The Sunday Post today carries a heartfelt letter to the editor arguing that the Hong Kong taxpayer should indeed blow HK$59 billion on a 16-mile stretch of rail track:
Why Hong Kong needs an express rail link
It was interesting to read the comments by Raymond So Wai-man, of Chinese University, on the new high speed connection to Guangzhou (“Is express link on the wrong track?”, November 1).
It has been almost 100 years since the Hong Kong section of the Kowloon to Canton railway opened in April 1910, and to much the same criticisms as today. It was the most expensive railway per kilometre built in the world at that time. How could it make a profit? The governor, Sir Frederick Lugard, fought the British and Chinese governments and Legco on costs and benefits. His vision was that “Hong Kong should be the final outlet of the main trunk railway in China”.
The existing rail link to Guangzhou is totally unsuitable for the 21st century. Hong Kong needs a fast link to other parts of southern China for business and tourism, and a station that deserves the status of China’s southern terminus. The best stations are near the centre of a city, and they are easily accessible and cut down travelling times. They must give the many travellers that will come to Hong Kong from all over China the service they deserve. That makes it expensive, but it has to reap rewards for the future, and be ready for the next 100 years.
We have one of the best airports in the world; let’s have the vision to do the same with the rail link.
Rory O’Grady, Kowloon Tong
Having a nasty, sordid and shallow little mind, I immediately assume that this is the work of someone in the Hong Kong government. The Chinese propaganda machine has done this at times: concoct a missive to an English-language newspaper declaring, for example, that Tibet has been a happy, loving, integrated and inseparable part of the Chinese nation since 12,000BC, and sign it with a suspiciously bland Anglo name like Bill Jones or Simon Brown of a suitably nonentity-crammed neighbourhood like Shatin.
As we would expect, a Big Lychee official does a classier job, crafting a moniker too silly sounding to be made-up – Hibernian, indeed, to add a dash of the credibly exotic – and a bolder choice of address, namely the most expensive residential area outside Hong Kong Island. (The sort of place, in fact, where the only Westerners will be people on generous expatriate terms.
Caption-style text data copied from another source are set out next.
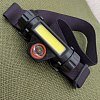 Фонарь Pereval BT-HL9058 налобный 120 Lumens: отзывы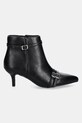 Черевики Answear.LAB ww22.ims чорний WW25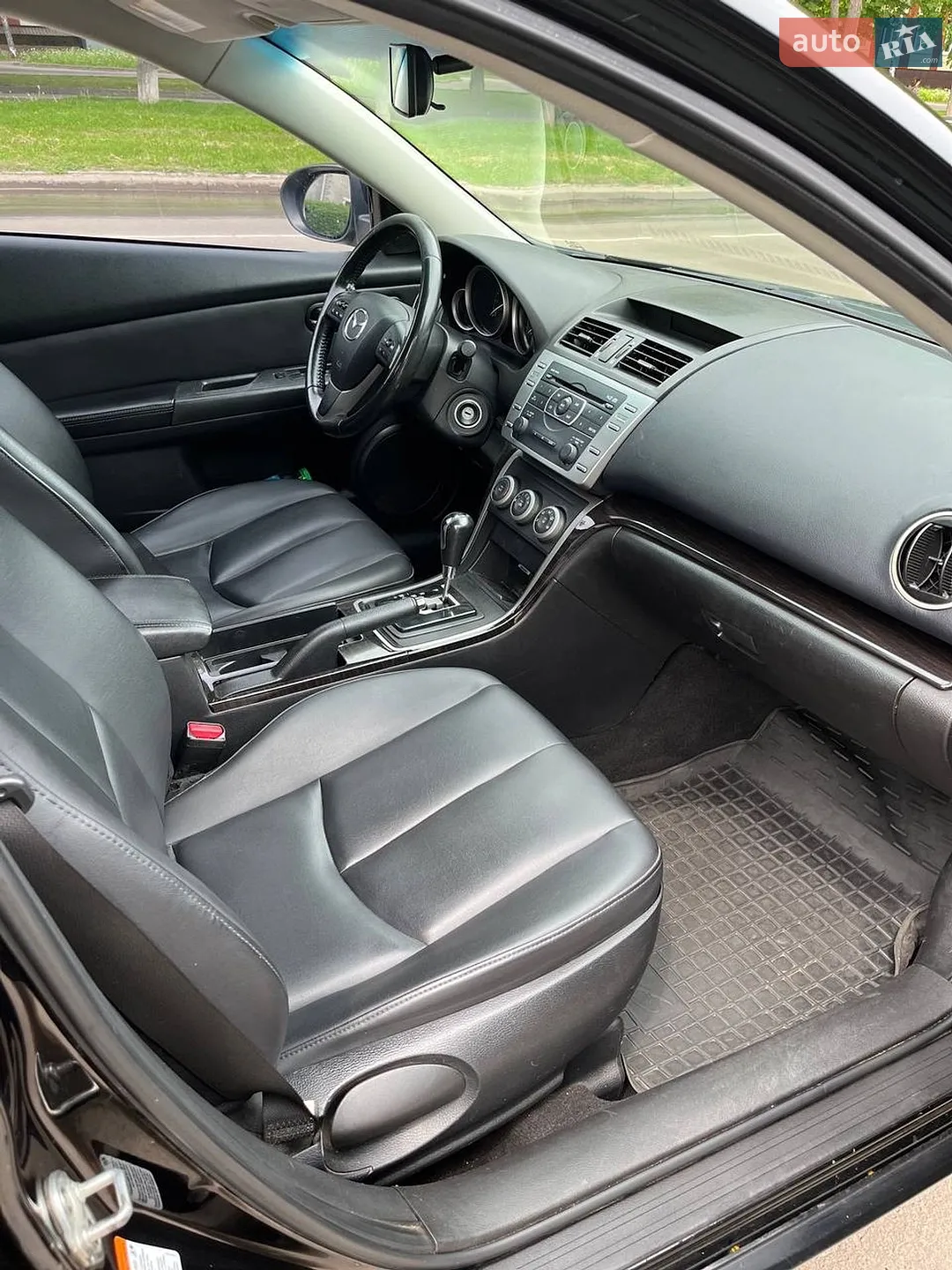 2011 Mazda 6 - мініатюра 5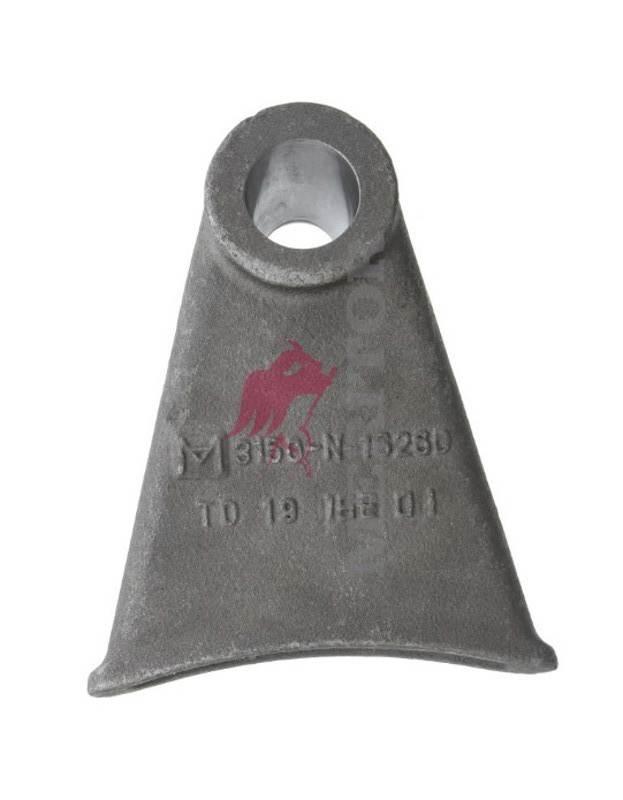 Meritor  Doprava – ostatní
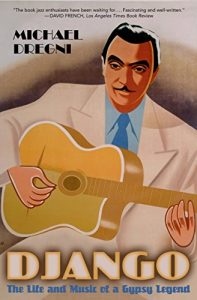 Descargar Django: The Life and Music of a Gypsy Legend pdf, epub, ebook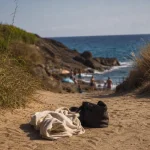 Baie des cochons cap d agde : plage cachée au Cap d’Agde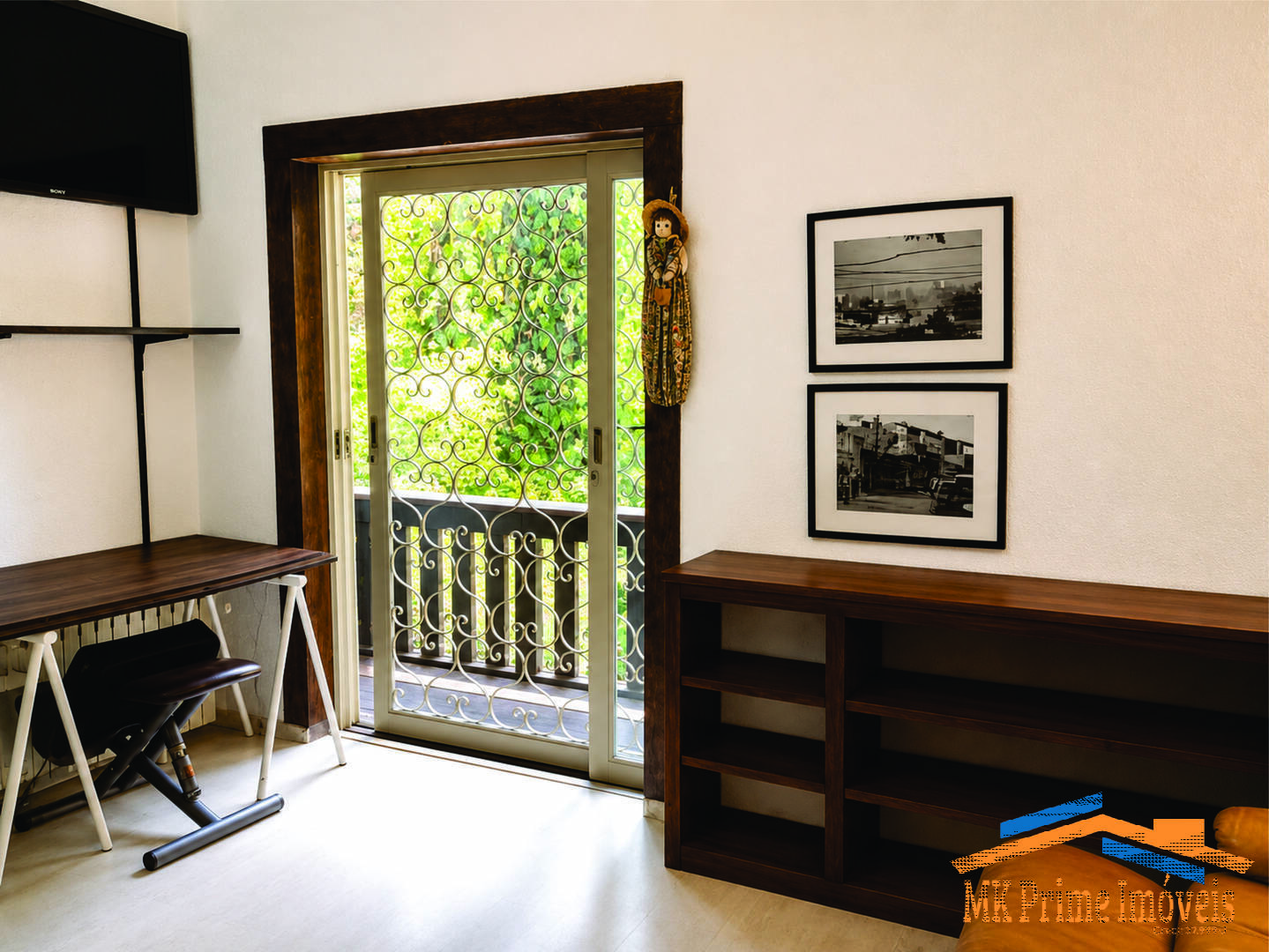 Casa de Condomínio, 3 quartos - Foto 22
Employed, in other words, by a company that makes very big money. But not finance, because he would live closer to Central. So, an industry that rakes it in from huge government contracts. Infrastructure, say.)
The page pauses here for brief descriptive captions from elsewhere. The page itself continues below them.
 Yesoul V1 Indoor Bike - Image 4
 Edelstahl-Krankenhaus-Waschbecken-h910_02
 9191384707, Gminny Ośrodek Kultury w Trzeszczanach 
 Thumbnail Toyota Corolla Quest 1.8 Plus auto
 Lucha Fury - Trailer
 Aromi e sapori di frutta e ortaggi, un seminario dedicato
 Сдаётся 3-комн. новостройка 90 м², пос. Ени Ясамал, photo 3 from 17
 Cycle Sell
To confirm that there is no such person and Rory O’Grady is the figment of a government information officer’s expansive creative capacity, I Google it. And… oh, dear. Steel Structures Coordination Manager at Maeda Hitachi Yokogawa Hsin Chong JV. Proudly worked on Stonecutters Bridge, a pointless engineering marvel that, at HK$3.7 billion, looks like a bargain next to the high-speed rail link.
If the rail project suffers cost overruns comparable with those of the bridge, originally slated at HK$2.7 billion, it will cost us over HK$80 billion – a figure already predicted by some sceptics.
Where have we heard the name Hsin Chong before? It was the construction company barred from government contracts for a few years after a short-piling scandal in the late 1990s. With most of Hong Kong’s 7 million people being too dim-witted to be allowed to take part in government in any fashion, it is only natural that we can find personal links between the firm and officialdom. Specifically, HK executive council member V Nee Yeh is a scion of the company’s founding family and former chairman. Unlike letter-writers in newspapers, of course, Exco members have to declare interests.
What am I saying? There must be thousands of people in Hong Kong called Rory O’Grady.